A esa precoz edad inició mi romance con ese muelle y con el mar, un romance que nunca terminará. Ese mar infinito y glorioso se marcó en mi alma, en mi piel y en mis sentidos para siempre. En aquel muelle, mis oídos se aprestaron para recibir sus eternos y amorosos rumores. Sentía que las olas y el viento se entonaban con mi aliento. El olor del océano tenía un vaho de manzanilla, otras veces olía a eucalipto. En esas visitas al muelle supe que sería marinero. Fijaba los navíos en mi mente y pretendía construirlos con retazos de madera en el patio de mi casa, o con un pedazo de masa de pan que robaba a mi madre y que luego metía al horno de leña.

Eran los tiempos de las balandras que a punta de viento y marea llegaban desde Puná trayendo en su vientre grandioso su ofrenda de cocos, ciruelas y la delicada golosina de las chirimoyas. Cuando el cielo amanecía despejado se veía el perfil distante y azulado de la isla; y en las noches, los pescadores que trajinaban frente a Jambelí, adornaban el mar con sus mecheros de luz que se mezclaban en el horizonte con el azul de las estrellas que temblaban de frío.

Los bufeos, los delfines criollos del Ecuador, que nadaban frente al muelle, se han retirado al amparo de los esteros del golfo de Guayaquil huyendo de las redes de los pesqueros.
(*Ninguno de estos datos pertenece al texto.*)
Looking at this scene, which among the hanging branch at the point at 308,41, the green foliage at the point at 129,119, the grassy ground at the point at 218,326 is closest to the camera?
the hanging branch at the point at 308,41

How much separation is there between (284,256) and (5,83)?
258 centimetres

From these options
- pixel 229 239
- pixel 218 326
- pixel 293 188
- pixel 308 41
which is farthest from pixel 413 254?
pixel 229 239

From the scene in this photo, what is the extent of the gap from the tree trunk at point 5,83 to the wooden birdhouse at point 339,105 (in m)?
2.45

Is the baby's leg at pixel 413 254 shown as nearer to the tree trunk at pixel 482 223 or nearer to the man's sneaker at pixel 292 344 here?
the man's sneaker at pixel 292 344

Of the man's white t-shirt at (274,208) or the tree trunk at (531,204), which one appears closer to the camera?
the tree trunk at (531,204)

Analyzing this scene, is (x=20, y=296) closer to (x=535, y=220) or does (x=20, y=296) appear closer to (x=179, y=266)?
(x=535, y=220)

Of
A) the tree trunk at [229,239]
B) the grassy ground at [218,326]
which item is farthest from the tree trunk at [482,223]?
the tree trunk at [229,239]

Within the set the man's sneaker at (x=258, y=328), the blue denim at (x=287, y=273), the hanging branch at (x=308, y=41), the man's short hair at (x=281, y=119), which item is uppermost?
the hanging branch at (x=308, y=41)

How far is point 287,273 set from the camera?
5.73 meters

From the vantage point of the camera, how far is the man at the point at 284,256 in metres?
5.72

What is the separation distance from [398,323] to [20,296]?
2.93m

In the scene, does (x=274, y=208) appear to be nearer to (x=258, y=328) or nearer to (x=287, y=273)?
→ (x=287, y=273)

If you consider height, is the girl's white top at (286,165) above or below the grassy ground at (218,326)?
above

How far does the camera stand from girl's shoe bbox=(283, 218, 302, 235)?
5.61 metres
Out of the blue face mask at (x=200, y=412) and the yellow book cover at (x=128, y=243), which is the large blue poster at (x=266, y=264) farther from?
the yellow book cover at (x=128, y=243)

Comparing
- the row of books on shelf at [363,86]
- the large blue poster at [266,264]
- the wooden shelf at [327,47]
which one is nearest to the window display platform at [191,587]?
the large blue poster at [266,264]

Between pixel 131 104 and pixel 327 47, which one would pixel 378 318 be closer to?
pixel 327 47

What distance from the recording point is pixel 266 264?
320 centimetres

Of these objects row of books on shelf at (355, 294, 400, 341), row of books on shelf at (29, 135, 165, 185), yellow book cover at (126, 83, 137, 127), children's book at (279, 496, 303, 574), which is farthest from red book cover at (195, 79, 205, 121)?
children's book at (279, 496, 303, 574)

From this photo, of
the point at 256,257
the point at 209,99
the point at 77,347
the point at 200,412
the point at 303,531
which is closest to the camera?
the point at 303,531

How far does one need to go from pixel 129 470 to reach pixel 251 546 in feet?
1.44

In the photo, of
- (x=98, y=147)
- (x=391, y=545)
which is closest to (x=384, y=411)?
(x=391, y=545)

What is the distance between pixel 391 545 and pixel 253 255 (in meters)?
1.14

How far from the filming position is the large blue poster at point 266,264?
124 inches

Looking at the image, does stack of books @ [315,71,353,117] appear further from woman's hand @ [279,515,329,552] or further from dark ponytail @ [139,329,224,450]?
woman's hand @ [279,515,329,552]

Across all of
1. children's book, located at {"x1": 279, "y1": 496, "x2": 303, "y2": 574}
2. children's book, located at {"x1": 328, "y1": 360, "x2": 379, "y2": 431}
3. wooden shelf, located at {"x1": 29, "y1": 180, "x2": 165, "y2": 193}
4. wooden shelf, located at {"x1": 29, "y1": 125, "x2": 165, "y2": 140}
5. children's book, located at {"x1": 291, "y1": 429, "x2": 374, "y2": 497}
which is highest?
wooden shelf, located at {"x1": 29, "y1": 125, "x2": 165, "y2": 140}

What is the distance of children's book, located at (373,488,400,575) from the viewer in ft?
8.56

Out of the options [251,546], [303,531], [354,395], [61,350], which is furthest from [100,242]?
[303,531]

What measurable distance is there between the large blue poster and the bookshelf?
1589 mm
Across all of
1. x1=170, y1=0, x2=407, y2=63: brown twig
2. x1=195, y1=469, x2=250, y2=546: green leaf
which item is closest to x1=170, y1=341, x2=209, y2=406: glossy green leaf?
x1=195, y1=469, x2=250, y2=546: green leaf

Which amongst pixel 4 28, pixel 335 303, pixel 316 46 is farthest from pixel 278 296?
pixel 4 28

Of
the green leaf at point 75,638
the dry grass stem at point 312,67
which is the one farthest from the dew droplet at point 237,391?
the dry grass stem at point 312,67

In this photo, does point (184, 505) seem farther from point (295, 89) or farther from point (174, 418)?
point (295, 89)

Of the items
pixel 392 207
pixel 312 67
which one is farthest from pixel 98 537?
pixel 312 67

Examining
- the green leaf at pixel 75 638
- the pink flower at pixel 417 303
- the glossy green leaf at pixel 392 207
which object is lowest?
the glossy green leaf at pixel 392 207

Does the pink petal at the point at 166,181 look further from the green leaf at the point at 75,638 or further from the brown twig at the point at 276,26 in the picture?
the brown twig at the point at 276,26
Allí los vi nadar hace tiempo con su gracia de siempre.

Desde Puerto Pital en Santa Rosa, llegaban grandes barcos de madera de dos pisos que lucían sus nombres pintados con el amarillo, azul y rojo de nuestra bandera y que por las noches iban y venían de Guayaquil cargando bultos, gente y animales. Se llamaban: Presidente, Jambelí, Olmedo, Daysi Edith, Bolívar, Colón, Quito. Mi ambición era viajar algún día en esos barcos. Cuando estaba en el muelle, me atacaba un furioso deseo de viajar en esos o en cualquier barco sin saber siquiera adónde quería ir. Fantaseaba con el aire fresco y oloroso y con las emociones que sentiría cuando me haga a la mar. Me imaginaba en una balsa errante, sin brújula, el océano, el viento y yo.

Mientras esperaba la ocasión de navegar, me conformaba con atrapar los cabos que lanzaban los marineros cuando atracaban en el muelle y sujetarlos al amarradero.

Por esas añoranzas ese muelle será para mí y para siempre, un recuerdo amado… Y triste.

Desde allí, a las ocho de la noche del 23 se diciembre de 1973 soltó amarras rumbo a Guayaquil el barco Jambelí que naufragó en la travesía. Murió una cantidad de personas cuya cifra nunca se supo con certeza. Esa fue, y sigue siendo hasta hoy la tragedia naval más dolorosa del mar ecuatoriano.

En una fecha que he olvidado, por ese muelle desembarcó un cajón de madera que escondía el cuerpo de una mujer descuartizada. La habían asesinado en Guayaquil y la mandaban a Loja a nombre de un falso destinatario. El mal olor en las oficinas del correo hizo que se descubra el crimen, más no al criminal. El caso fue tratado durante días con el nombre de “El crimen de la mujer encajonada”.

En septiembre de 1953, cinco años antes de que yo nazca, el Che Guevara, junto a su amigo “Calica”, zarpó desde ese muelle en su viaje a Centroamérica, después a México, luego a Cuba y más tarde a la inmortalidad.